“It’s almost mind-boggling that every 18 months or so, regular as clockwork, you can get twice as much computing power. In fact, it is mind-boggling, and these high octane servers can cause some hassles in the data center. In this tip, I explore the standard fixes applied when server shoppers go overboard. These include server consolidation and grid computing. Then, I explore another option: virtualization with Xen.”
Not really much of an exploration. I’d hoped to see more info on the new version of Xen, hearing it’ll start to get the same capabilities of VMWare’s ESX server.
What features in ESX would you like to see in Xen?
What features in ESX would you like to see in Xen?
I’m not the original poster, but…
I still need to have a look what is in the latest version of Xen, but the following would be nice:
-Content-based sharing of memory pages.
-Resizing of memory allocations
-Multi-CPU per domain support
-Device drivers build into the VMM (IIRC Xen uses a separate IO domain).
-additional resource controls
> -Content-based sharing of memory pages.
Is being looked at by various people, including myself. Adding it is not a simple win in all cases, though.

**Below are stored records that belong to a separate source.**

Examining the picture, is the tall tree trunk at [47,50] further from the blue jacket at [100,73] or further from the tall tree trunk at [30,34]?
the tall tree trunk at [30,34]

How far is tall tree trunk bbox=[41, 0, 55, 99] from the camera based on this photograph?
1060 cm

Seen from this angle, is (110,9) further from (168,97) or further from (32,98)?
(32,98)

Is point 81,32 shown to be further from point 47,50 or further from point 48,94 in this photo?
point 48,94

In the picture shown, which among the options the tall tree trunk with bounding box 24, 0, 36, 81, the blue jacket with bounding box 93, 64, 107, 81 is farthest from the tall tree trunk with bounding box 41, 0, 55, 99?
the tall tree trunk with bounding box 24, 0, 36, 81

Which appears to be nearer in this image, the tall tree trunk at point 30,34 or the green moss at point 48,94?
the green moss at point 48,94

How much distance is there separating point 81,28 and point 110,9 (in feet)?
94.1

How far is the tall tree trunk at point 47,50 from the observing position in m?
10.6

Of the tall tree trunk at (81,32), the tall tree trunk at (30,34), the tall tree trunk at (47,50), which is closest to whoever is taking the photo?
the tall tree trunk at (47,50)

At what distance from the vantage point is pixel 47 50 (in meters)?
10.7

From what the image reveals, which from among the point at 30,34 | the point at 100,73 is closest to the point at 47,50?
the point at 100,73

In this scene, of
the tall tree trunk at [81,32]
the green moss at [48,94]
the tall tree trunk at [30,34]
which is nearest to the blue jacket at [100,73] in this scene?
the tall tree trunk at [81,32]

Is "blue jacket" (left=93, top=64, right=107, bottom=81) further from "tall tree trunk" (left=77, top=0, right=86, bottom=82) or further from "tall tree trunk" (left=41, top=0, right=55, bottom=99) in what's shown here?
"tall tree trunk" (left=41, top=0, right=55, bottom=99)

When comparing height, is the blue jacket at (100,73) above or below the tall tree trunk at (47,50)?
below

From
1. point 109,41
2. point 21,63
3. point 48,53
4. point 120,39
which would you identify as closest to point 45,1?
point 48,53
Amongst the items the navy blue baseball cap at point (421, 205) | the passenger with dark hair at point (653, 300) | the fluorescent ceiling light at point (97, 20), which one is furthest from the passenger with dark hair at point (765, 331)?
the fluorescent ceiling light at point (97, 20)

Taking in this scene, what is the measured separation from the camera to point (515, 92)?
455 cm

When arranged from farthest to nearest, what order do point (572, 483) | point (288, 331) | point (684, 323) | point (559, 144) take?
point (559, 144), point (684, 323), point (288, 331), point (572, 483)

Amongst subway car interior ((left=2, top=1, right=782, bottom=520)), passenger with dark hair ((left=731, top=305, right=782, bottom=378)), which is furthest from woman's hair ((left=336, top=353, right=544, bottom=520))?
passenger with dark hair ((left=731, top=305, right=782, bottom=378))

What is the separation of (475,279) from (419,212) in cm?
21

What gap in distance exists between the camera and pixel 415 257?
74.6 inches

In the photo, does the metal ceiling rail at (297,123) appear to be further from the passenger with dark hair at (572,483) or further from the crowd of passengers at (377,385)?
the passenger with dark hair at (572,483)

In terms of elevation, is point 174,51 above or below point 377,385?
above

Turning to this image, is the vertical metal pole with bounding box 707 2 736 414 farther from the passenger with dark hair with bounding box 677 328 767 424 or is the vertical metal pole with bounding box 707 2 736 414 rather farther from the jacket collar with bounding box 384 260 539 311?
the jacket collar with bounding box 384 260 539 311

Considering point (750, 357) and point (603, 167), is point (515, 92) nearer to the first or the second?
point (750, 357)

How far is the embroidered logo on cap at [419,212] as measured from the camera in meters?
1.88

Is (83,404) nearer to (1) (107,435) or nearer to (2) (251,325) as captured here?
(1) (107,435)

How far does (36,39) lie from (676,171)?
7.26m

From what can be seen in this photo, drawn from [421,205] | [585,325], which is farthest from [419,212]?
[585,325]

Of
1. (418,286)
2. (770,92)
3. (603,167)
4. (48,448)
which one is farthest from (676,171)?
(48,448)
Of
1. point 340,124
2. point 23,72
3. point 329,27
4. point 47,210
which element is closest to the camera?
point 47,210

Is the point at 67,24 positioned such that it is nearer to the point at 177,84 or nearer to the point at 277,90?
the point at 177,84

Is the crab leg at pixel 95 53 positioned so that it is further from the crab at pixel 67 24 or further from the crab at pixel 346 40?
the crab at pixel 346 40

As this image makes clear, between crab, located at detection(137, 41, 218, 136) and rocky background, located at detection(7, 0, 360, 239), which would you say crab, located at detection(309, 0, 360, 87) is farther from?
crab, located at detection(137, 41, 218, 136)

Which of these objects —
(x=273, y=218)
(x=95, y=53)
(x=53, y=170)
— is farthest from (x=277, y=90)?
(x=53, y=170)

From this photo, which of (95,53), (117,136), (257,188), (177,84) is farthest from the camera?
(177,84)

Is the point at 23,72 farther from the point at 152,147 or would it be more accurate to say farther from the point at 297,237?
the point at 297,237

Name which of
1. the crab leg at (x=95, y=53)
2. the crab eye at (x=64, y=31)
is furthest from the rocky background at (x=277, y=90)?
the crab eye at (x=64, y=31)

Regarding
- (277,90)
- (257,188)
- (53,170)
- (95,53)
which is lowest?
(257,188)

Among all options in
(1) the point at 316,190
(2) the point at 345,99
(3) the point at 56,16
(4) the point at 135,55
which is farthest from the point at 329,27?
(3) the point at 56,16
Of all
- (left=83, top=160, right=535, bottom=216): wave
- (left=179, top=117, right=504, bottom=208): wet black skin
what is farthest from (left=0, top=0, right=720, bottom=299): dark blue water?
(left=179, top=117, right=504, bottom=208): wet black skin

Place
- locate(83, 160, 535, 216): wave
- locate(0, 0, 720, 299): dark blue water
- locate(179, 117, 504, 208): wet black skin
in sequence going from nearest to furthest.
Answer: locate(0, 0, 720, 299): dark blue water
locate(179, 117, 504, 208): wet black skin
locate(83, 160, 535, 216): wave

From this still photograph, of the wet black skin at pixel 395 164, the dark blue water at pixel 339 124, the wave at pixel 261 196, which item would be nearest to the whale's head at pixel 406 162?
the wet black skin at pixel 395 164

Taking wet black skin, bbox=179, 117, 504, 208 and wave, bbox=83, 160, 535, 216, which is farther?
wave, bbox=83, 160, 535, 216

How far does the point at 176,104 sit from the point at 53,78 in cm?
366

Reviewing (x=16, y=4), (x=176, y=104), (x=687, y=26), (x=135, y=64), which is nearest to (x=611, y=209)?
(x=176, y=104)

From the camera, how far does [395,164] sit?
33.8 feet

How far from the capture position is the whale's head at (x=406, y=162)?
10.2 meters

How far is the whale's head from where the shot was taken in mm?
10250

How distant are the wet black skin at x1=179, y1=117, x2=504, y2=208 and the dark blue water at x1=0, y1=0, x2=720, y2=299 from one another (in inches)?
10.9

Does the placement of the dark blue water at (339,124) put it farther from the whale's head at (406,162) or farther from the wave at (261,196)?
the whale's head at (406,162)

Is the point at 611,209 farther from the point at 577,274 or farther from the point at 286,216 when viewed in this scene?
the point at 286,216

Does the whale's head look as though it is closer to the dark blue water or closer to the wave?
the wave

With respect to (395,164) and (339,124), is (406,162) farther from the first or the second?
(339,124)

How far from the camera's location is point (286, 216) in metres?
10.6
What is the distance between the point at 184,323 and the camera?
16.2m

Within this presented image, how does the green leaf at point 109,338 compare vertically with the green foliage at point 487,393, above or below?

> -Resizing of memory allocations
That’s been possible for a pretty long time now, using the “balloon driver” (similar to the one VMware uses).
> -Multi-CPU per domain support
Xen 3.0 supports something like 32 virtual processors per guest, I believe. You can hot-plug virtual CPUs to control the level of parallelism a guest will try to use (e.g. hot plug some more CPUs after live-migrating a guest to a larger machine).
> Device drivers build into the VMM (IIRC Xen uses a separate
> IO domain).
Now that’s not going to change ๐ Device drivers in the VMM was a Xen 1.x feature. Moving them into a virtual machine in 2.x allows us to support most of the random hardware Linux does (Xen even works pretty well on laptops, now) and offers the possibility of isolating driver faults in restartable virtual machines (an experimental setup was able to achieve 150-300ms outage from a network driver crash, then restore normal service).
Performance is still strong, so I’m not sure why you’d want drivers in the hypervisor…?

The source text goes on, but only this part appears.